How do AI agents use tools and data sources to complete tasks?

Quick Answer

AI agents use tools to take actions and data sources to access information. When you build an agent, you configure which tools it can use (like web search, CRM access, or analytics connections) and which knowledge bases it can reference (like brand guidelines or product documentation). During execution, the agent draws on those configured resources to complete the task. It might search the web for current competitor information, pull from your positioning documents for context, then format findings based on its instructions. This is what separates agents from basic prompting: they don't just generate text from training data, they gather real information and take real actions using the resources you've enabled.

The power of an AI agent comes from its ability to reach beyond the conversation.
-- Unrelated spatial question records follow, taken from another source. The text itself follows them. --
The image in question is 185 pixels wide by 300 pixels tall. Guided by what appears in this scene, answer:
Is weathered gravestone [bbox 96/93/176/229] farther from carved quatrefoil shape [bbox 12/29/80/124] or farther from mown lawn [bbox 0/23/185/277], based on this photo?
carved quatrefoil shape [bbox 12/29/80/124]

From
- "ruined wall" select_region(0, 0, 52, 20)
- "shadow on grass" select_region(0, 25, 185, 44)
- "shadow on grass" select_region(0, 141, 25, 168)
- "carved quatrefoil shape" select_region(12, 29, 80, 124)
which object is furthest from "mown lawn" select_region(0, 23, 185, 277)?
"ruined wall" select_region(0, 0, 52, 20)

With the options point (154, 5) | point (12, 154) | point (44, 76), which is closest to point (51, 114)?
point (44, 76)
A standalone language model can only work with what's in its training data or what you paste into the prompt. An agent can access external tools and data sources, which means it operates on current, specific, and proprietary information rather than general knowledge.

Tools are capabilities that let the agent take actions. When you configure an agent, you enable specific tools based on what it needs to do. A competitive research agent might have web search enabled to find current information. A sales enablement agent might connect to your CRM to pull account details. A content QA agent might access your analytics platform to check how similar content performed. Tools can also write data, not just read it: updating a CRM record, adding a row to a spreadsheet, or saving a file to SharePoint. The agent decides when to use each tool based on the task and its instructions.

Data sources provide reference material the agent can draw from. Knowledge bases are the primary example: you upload documents like brand guidelines, product specs, or past research, and the agent retrieves relevant content when it needs context. Unlike tools, which are about taking actions, data sources are about grounding the agent in your specific information. An agent answering questions about your product line pulls from your documentation rather than guessing based on general training data.

In practice, tools and data sources work together. An agent preparing a competitive brief uses web search (a tool) to gather current competitor information. It references your positioning documents (a data source) to compare against your strategy. It pulls win/loss data from your CRM (another tool) for deal context. The output is grounded in real, current, proprietary data rather than a generic summary.

Configuration is straightforward. When building an agent, you select which tools it can access and which knowledge bases it should reference. The agent's instructions guide when and how it uses them. The result is an agent that doesn't just think, but knows and acts.